Del Yeltsin que hoy languidece perdudararán también, al menos por un breve periodo, aquellas secuencias impagables en las que acariciaba tímidamente el trasero de alguna traductora/actriz de reparto, hecho un Ozores, o las crónicas e imágenes que ilustraban su afición inmoderada por la bebida, porque Yeltsin hubiera servido igual, en manos de su destino, para presidir su país o para dormir en el metro moscovita, guardando celosamente como tesoro un tetra brick. De ahí su verdadero encanto y sustrato democrático. Porque, con sus improvisaciones, Yeltsin  se ha evidenciado un monstruo escénico, uno de esos actores de la historia que llenan el espacio que ocupan hasta anegarlo, una bestia política visceral, vencida y traicionada por su potencia, como ocurriera a Jesulín en el plano taurino –y aún veremos, que la historia no cesa de girar, a Jesulín por las calles de Moscú, donde le aclaman presidente: es otro monstruo-. Yeltsin hubiera dado total de césar romano, familia claudia, una especie de Tiberio con su Capri en el Caspio y con el ejército alucinando, salvo porque Tiberio fue motor, bien que mal, de un imperio meridional, y este es estertor de uno septentrional: no creo que Yeltsin sea tanto el primer presidente de la democracia rusa postcomunista como el último producto de aquél régimen, que con él agoniza. Para nuestra tristeza, su reinado como zar anarco, novelesco e intrigante, es un paréntesis más –uno más- para el noble pueblo ruso. No sé que haría con su espada Alexander Nevski si levantara la cabeza, pero probablemente se la hincara en la garganta si comprendiera cuánto la historia encierra de inexorable.
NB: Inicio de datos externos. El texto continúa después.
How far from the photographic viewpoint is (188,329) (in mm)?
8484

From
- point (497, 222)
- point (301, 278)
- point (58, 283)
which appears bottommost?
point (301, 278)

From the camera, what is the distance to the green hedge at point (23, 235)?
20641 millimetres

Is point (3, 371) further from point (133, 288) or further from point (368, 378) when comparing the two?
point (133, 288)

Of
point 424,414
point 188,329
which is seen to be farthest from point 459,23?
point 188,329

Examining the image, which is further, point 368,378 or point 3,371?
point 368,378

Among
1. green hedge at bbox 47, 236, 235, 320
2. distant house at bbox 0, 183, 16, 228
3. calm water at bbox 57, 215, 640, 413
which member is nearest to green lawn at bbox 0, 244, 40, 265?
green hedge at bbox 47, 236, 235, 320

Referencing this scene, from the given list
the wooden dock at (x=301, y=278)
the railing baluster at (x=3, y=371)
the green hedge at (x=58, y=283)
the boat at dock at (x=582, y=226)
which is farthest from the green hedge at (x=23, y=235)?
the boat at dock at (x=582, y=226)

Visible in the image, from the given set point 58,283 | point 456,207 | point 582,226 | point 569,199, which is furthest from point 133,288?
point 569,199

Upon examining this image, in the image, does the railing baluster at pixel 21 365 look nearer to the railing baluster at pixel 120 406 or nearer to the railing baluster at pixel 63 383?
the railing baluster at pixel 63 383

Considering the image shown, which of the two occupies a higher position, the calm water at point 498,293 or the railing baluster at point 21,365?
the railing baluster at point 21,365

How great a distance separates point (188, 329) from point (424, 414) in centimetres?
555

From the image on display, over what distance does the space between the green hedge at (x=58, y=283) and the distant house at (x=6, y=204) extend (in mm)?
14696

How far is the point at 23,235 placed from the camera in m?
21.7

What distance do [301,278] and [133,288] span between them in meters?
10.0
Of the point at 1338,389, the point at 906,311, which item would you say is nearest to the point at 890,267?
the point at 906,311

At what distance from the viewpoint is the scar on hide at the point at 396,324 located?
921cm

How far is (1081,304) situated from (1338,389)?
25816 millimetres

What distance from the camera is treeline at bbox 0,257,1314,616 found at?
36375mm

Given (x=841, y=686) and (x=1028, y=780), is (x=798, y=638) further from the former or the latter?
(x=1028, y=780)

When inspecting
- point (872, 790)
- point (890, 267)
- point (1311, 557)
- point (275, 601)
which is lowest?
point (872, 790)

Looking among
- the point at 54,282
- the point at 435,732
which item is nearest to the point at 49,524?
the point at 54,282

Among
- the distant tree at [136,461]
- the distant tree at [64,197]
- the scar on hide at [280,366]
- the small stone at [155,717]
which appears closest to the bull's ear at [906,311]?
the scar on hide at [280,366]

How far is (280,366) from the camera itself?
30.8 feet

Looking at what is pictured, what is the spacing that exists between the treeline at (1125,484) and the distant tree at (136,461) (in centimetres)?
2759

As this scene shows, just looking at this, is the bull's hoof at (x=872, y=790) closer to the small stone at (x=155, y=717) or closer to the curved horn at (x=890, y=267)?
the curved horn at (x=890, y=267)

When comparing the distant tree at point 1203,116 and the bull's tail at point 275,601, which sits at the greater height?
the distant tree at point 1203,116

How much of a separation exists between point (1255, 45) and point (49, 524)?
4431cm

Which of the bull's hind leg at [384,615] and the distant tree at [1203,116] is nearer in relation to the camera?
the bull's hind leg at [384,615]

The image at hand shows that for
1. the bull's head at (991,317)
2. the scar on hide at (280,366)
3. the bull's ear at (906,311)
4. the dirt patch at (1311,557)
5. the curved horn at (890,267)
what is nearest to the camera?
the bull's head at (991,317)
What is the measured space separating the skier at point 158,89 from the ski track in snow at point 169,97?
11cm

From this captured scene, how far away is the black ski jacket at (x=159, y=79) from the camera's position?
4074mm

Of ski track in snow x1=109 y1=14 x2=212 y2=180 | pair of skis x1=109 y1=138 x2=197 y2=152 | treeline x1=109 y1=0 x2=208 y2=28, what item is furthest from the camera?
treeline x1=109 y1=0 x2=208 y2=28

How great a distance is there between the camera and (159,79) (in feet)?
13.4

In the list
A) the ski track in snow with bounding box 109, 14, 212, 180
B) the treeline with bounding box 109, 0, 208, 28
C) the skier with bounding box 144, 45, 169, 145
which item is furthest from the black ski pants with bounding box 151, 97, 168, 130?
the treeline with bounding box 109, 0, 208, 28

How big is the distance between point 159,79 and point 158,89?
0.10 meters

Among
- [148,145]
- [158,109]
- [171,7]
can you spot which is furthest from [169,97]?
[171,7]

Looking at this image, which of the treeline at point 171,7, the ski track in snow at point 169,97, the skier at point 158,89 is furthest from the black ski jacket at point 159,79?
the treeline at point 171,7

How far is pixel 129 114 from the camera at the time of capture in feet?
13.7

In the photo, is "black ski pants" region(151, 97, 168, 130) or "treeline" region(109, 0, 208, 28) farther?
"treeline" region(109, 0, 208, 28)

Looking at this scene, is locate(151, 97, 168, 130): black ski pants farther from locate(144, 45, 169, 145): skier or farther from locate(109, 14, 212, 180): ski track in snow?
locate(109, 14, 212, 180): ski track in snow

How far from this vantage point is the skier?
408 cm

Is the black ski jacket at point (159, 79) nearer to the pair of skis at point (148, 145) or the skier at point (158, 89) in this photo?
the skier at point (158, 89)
Algo tiene el poder que encandila, al extremo de hacer que un anciano decrépito y harto castigado por las enfermedades no ceda, de propia iniciativa, ni un palmo de su bien o mal conquistado terreno. Algo tiene el poder para que muchos deseen que el anciano dure y dure, como un anuncio de pilas, hasta que la respiración asistida y el marcapasos digan basta, y con su parón derrumben una estructura de poder para dar paso, necesariamente, a otra. Sucedió en España con Franco, cuya agonía ha dejado en la memoria aquello del equipo médico habitual. Lo que asusta de Yeltsin es que así se entregan los dictadores, y creo francamente que, pese a cierto consenso internacional en reconocerle como demócrata –siquiera accidental-, Boris Yeltsin, entrañable Boris, lo ha sido: pero no de una realidad, sino de un castillo de naipes en el que ha sido rey de copas, que no de bastos. Esto es algo que, puestos a elegir, preferimos, porque de bastos ha sido rey –y Augusto- Pinochet, pero este sin gracia, este cortando las manos que se tienden libremente hacia las posaderas de las traductoras, este sin atisbo de naturaleza, siquiera pecaminosa, sino plenamente glacial: más glacial que Boris, mucho más, y eso que Boris es ruso. Si Pinochet llega vivo a España a ser juzgado, ese día hiela en Torrejón, mientras que Boris funde el hielo a bocanadas. Por eso, en definitiva, queremos tanto a Boris, que es peluche entrañable y trasnochado, pero no erizo plagado de púas y miradas criminales.